*Provided passage*

Shows here in EdHat that there’s snow on Mount Baldy. That means there’s skiing in Los Angeles. Or close enough. Mt. Baldy is the highest point in the San Gabriel Mountains, which overlook Los Angeles from the North. Imagine a 10,064 mountain on Staten Island and you get the picture.

Skiing on Mt. Baldy is a trip. Mainly, a short one. Ignoring traffic (which you can do if you leave early enough), you can be there in under an hour from most of the L.A. basin. On a clear day you can see it from nearly anywhere there too. Its the big snow-capped one.

Here’s a photo set that gathers a few of my shots of Baldy, both from the ground and from airplanes.

And here’s a post I put up after a day of not-very-good skiing there. The snow wasn’t too bad, considering. The main problem was rookie snowboarders who crashed into the kid and I when they weren’t sitting on their butts like a bunch of traffic cones. From that post…

Rules for snowboarding on Mt. Baldy:

1. Fall on your ass.

*Required work*
1. List every geographic place named in the Mt. Baldy skiing post.
2. Answer these questions from the Mt. Baldy skiing post.
(a) Mt. Baldy is the highest point in which mountain range?
(b) Ignoring traffic, how long does it take to get there from most of the L.A. basin?
(c) Who crashed into the writer and the kid?
3. Write the next part of the Mt. Baldy skiing post, picking up right after its last line.

Excerpts of spatial question data:
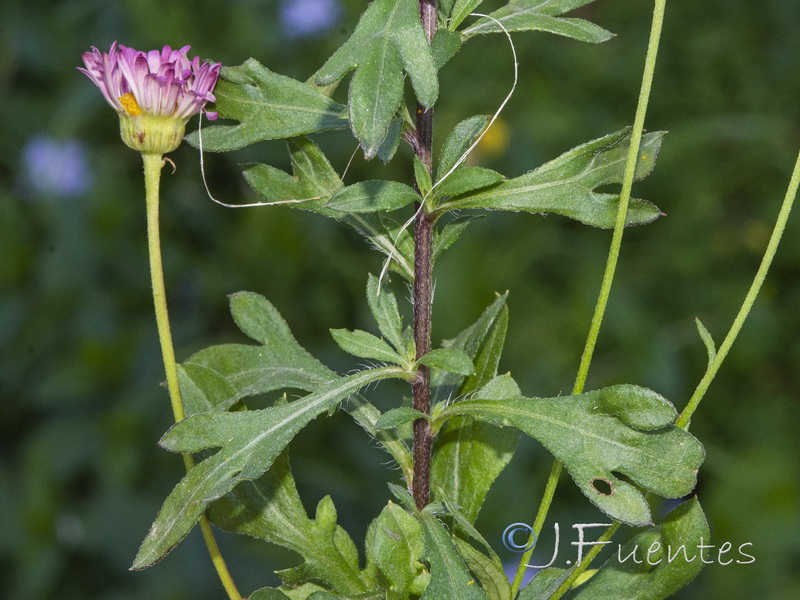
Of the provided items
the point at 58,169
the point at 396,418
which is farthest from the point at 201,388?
the point at 58,169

*Responses per task*
1.
Mount Baldy (Mt. Baldy)
Los Angeles
San Gabriel Mountains
Staten Island
L.A. basin

2.
(a) The San Gabriel Mountains.
(b) Under an hour.
(c) Rookie snowboarders.

3.
2. Sit on your ass, for as long as possible.
3. Wait for your friends to come and fall on their asses next to your ass.
4. Sit on your ass with your friends on their asses, for as long as possilbe.
5. Do all this in the middle of a trail. The narrower the trail, the better.
6. If possible, fall on your ass in the path of somebody else.
7. Have no skills. Other than falling on your ass.
8. When actually snowboarding, run into people.
9. When running into people, fall on your ass again.
10. Bonus: get the people you run into to fall on their asses too.

Anyway, the kid is skiing this weekend in the Sierras somewhere, while I work in Atlanta. That’ll be fun too, but not quite the same.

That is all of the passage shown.